The first chapter sketches what apocalyptic literature is and isn’t. It is literature that concerned with the destination of the created order and, in particular how the “patterns and conflicts at stake in present experience” fit the cosmic plan rather than a timeline for the future. Cook states, “The apocalyptic worlds of the Bible peer beyond the mundane political and social realities, revealing a new world coming. Profoundly realistic about humanity’s limitations and shortcomings, the literature recognizes that this better world, while a fundamental human longing, will never come as a human achievement. It comes only with the advent of God’s sovereign rule on earth” (p. 22).

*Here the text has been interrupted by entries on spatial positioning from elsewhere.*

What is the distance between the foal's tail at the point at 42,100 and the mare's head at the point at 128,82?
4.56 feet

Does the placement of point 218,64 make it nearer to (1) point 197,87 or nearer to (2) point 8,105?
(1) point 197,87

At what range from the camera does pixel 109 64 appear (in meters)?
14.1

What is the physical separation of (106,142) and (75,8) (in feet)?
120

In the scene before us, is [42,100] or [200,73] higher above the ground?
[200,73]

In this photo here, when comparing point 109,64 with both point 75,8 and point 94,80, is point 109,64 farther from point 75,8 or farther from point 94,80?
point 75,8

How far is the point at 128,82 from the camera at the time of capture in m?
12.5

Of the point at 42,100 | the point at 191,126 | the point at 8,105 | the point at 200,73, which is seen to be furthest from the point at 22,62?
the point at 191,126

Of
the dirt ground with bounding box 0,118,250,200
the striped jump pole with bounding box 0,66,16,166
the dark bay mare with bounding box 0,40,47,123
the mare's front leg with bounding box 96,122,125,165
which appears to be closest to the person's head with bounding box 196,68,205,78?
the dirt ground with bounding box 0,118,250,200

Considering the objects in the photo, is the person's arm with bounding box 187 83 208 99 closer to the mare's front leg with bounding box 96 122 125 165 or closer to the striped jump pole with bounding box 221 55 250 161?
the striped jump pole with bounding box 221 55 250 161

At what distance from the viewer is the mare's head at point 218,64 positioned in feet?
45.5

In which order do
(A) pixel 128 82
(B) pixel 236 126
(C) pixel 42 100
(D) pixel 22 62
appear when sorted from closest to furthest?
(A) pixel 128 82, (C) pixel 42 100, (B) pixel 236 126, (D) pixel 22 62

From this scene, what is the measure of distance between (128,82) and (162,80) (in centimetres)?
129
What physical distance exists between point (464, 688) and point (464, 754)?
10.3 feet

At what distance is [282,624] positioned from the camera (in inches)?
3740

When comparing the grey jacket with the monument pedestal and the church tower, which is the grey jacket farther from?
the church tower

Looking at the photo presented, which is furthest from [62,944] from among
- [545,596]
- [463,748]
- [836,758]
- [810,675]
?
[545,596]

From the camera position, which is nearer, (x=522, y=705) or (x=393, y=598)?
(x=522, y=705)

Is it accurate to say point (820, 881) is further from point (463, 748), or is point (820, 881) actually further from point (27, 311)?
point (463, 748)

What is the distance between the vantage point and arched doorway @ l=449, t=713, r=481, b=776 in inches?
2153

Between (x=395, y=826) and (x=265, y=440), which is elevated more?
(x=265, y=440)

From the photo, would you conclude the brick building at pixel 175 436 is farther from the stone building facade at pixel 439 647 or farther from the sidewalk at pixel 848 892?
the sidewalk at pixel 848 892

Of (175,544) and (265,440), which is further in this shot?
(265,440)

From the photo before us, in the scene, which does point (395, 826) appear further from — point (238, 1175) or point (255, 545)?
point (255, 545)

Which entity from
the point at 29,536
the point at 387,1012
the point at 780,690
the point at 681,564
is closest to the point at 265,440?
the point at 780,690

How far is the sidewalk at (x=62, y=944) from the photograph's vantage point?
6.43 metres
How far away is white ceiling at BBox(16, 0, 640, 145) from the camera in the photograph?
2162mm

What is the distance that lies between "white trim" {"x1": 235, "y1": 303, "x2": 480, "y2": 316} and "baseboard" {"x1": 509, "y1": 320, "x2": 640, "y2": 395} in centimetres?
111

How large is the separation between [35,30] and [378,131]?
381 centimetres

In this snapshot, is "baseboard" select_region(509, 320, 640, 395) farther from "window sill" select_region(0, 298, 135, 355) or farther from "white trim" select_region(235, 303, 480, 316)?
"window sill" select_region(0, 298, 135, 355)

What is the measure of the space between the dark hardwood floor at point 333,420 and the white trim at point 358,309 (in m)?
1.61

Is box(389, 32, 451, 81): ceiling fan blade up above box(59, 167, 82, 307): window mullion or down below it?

In addition to a light/dark duality, apocalyptic literature often has heaven and earth paralleling or mirroring each other. Without opening the text again, I recall Revelation shifting back and forth from heaven to earth. The received definition of apocalyptic in scholarship dates to the 1970s. Cook quotes John Collins’ definition:
“An apocalypse is defined as: ‘a genreof revelatory literature with a narrative framework, in which a revelation is mediated by an otherworldly being to a human recipient, disclosing a transcendent reality which is both temporal, insofar as it envisages eschatological salvation, and spatial insofar as it involves another, supernatural world” (p. 26).
We’ll see how this continues to play out through the book. Should be an interesting journey.